Back to the start of the harvest season: Our first fruits were little Royal Rosa apricots. They were better this year than in the past. I think that their water was restricted a little as they ripened. They also need to be dead-ripe before you pick them, or they are bland.

Next came Flavor Delight Apriums - nice fruits - and Royalty (Not Royal), a big, mushy fruit on wind-resistant spurs which David likes because it reminds him of his Grandpa's apricots.

Harcots started soon after Flavor Delight. Not many of them, but they were big and luscious.

Some of them are pictured above with Flavor Delight apriums, a little yellow plumcot (blushing to red) from LE Cooke wholesalers and Arctic Star nectarine. The plumcot is an interesting fruit: soft and tender.  It loses quality when it goes beyond yellow with a little blush. It has a little bit of a delicate floral flavor. At its best, it's sweet, but can also tend toward being insipid. I think of them as resembling a wild fruit. Wild fruits seem to come in two main types - highly flavored and tart or even astringent, or slightly sweet and tending toward the insipid. This fruit is closer to the latter category. Some people really like them a lot. I think they would be good combined with cranberries for a less-assertive sauce.

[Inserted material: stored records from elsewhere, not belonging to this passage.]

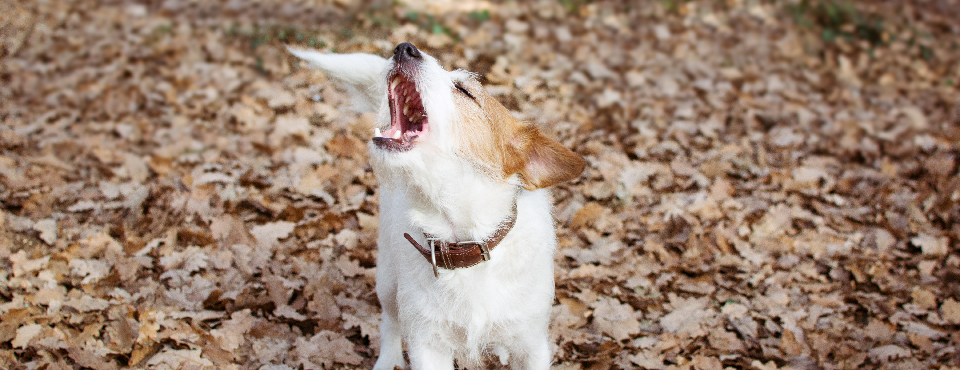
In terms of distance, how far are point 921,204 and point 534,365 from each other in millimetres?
3791

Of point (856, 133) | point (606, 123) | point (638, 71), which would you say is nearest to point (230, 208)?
point (606, 123)

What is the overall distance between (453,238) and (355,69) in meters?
0.90

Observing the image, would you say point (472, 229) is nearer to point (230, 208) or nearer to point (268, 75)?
point (230, 208)

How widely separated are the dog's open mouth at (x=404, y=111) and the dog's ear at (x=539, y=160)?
0.39 m

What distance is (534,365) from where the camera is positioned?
9.28 feet

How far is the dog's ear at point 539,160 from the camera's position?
8.29 ft

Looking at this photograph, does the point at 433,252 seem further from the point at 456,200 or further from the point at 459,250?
the point at 456,200

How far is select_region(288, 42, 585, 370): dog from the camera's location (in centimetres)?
242

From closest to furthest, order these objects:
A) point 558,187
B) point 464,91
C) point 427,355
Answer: point 464,91
point 427,355
point 558,187

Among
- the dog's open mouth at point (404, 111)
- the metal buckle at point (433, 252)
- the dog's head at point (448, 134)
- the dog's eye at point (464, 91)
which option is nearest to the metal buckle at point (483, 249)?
the metal buckle at point (433, 252)

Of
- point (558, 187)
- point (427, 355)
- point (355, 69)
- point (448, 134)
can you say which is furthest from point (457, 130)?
point (558, 187)

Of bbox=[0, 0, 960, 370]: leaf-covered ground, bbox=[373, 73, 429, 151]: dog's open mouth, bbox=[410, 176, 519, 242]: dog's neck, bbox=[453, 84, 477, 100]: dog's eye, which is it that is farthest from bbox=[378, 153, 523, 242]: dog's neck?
bbox=[0, 0, 960, 370]: leaf-covered ground

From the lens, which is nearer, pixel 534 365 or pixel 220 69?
pixel 534 365

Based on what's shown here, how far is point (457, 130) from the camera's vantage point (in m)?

They tend to ripen over a very short period of time, especially in years hotter than this one. The tree is compact and attractive, with nice leaves and showier blossoms than most plums grown for fruit. It's easy to care for. It blooms late in the plum season here, and it may cross-pollinate Emerald Beaut - a prized variety of plum. It takes a few years to start blooming, and often blooms on main branches.

Arctic Star white nectarine (the reddish fruit in the picture) are one of breeder  Floyd Zaiger's great family of super-sweet fruits. They can be enjoyed firm-ripe or soft and very sweet. The fruits should be thinned more than I thinned them this year, given ample water until they start to ripen, and protected from insects through dormant spraying, garden cleanup, etc. This will help prevent the bitter almond off-flavors and stunted fruits which can occur in white nectarines.